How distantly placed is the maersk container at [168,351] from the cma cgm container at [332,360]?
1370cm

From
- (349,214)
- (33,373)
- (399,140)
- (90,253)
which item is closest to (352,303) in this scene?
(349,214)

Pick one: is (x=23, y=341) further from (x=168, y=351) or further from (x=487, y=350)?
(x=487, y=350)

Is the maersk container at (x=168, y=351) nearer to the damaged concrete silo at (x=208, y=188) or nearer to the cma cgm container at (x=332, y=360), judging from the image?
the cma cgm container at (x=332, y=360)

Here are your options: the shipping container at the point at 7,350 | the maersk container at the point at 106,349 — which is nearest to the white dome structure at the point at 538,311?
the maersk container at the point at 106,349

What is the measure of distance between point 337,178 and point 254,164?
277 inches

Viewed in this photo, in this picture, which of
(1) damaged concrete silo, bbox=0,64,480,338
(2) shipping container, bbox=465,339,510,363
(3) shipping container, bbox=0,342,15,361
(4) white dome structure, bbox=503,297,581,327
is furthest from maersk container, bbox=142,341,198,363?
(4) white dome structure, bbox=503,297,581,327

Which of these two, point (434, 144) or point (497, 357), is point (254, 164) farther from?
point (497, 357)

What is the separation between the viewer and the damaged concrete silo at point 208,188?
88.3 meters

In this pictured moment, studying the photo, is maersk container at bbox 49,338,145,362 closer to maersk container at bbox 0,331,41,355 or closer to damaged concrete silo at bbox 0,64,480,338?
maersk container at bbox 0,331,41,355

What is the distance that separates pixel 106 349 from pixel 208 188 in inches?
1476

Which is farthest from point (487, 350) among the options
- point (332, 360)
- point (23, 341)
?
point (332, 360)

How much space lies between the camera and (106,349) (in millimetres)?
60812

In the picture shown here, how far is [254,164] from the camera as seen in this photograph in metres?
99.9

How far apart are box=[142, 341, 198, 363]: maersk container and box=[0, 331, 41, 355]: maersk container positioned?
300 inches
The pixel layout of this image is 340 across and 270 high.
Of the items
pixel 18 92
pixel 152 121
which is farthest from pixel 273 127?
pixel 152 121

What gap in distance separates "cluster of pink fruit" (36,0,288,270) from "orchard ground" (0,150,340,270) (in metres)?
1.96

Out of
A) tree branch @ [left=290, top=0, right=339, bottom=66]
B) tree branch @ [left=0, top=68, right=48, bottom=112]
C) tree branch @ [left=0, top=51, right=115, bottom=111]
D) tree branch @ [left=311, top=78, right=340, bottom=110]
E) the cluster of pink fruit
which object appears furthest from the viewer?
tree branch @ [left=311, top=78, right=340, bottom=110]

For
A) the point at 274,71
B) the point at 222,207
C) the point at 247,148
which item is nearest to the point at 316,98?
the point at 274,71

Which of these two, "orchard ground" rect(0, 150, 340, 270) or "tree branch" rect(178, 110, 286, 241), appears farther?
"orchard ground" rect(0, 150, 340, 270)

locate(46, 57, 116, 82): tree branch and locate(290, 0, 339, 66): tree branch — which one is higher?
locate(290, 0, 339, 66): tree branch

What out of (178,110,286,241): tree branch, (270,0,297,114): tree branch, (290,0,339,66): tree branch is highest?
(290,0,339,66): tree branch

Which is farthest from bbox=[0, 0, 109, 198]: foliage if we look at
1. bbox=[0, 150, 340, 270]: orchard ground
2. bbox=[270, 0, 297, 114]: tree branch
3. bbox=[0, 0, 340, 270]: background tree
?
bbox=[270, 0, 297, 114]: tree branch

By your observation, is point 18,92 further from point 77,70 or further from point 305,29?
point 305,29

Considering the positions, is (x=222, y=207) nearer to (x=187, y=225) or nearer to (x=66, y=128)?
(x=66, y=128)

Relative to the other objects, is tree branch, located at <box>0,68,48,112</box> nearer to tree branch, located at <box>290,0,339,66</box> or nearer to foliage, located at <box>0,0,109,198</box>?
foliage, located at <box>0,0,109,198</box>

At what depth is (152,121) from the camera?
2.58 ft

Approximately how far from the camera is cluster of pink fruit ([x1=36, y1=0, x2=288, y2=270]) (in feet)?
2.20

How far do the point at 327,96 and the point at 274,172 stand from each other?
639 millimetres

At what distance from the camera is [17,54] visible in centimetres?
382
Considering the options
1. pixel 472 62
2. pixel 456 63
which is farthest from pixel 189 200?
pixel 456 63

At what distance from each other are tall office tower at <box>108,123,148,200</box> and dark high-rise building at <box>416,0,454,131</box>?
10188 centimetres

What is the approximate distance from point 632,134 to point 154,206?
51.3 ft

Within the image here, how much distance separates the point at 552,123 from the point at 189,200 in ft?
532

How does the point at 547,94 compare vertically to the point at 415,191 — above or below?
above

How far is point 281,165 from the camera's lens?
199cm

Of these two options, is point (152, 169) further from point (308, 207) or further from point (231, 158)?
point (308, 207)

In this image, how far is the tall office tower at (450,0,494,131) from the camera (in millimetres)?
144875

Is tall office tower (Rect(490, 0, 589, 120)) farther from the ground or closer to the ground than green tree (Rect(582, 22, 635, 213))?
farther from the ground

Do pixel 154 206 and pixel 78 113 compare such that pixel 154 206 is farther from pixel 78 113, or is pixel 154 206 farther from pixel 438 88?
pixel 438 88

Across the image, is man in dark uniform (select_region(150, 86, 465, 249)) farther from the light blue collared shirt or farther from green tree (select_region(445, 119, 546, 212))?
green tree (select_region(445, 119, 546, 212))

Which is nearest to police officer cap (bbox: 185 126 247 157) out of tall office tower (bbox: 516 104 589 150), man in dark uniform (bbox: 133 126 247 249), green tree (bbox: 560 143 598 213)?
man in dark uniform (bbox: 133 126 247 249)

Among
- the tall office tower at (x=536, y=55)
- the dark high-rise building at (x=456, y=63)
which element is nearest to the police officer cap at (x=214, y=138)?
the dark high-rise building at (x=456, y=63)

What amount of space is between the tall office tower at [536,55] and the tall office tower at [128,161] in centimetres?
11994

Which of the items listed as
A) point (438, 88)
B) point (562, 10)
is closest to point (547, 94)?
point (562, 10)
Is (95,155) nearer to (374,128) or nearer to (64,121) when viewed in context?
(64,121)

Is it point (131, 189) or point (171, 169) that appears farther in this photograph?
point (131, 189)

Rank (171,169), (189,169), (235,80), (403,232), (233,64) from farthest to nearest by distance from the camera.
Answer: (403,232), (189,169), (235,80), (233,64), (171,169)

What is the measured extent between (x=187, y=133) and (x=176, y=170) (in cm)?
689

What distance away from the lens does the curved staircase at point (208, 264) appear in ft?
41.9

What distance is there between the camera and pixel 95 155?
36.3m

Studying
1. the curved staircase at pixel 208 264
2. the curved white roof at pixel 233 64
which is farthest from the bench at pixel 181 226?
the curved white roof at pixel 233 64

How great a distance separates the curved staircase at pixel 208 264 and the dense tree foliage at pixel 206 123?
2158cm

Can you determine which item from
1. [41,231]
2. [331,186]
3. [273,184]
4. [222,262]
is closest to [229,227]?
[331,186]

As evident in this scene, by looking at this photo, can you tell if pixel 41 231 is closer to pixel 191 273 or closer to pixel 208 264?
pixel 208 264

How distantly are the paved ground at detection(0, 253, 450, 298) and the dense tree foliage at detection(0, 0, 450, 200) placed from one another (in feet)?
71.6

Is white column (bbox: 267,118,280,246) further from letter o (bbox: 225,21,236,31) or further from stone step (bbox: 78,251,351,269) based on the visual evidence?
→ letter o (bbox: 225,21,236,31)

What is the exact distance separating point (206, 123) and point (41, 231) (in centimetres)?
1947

------------------------------------------------

「What distance is」を含む行から資料の末尾までを、「curved staircase」を「spiral staircase」に置き換えて書き出してください。それ以外の箇所はすべてそのまま残してください。

What distance is there between the camera and pixel 95 155?
36.3m

Studying
1. the spiral staircase at pixel 208 264
2. the curved white roof at pixel 233 64
which is farthest from the bench at pixel 181 226?
the curved white roof at pixel 233 64

How great a distance separates the spiral staircase at pixel 208 264 and the dense tree foliage at pixel 206 123?
2158cm

Can you determine which item from
1. [41,231]
2. [331,186]
3. [273,184]
4. [222,262]
is closest to [229,227]?
[331,186]

As evident in this scene, by looking at this photo, can you tell if pixel 41 231 is closer to pixel 191 273 or closer to pixel 208 264?
pixel 208 264

How distantly are the paved ground at detection(0, 253, 450, 298) and the dense tree foliage at detection(0, 0, 450, 200) placed from one another (in feet)?
71.6

Is white column (bbox: 267,118,280,246) further from letter o (bbox: 225,21,236,31) or further from stone step (bbox: 78,251,351,269) based on the visual evidence?
→ letter o (bbox: 225,21,236,31)

What is the exact distance separating point (206, 123) and point (41, 231) (in centimetres)?
1947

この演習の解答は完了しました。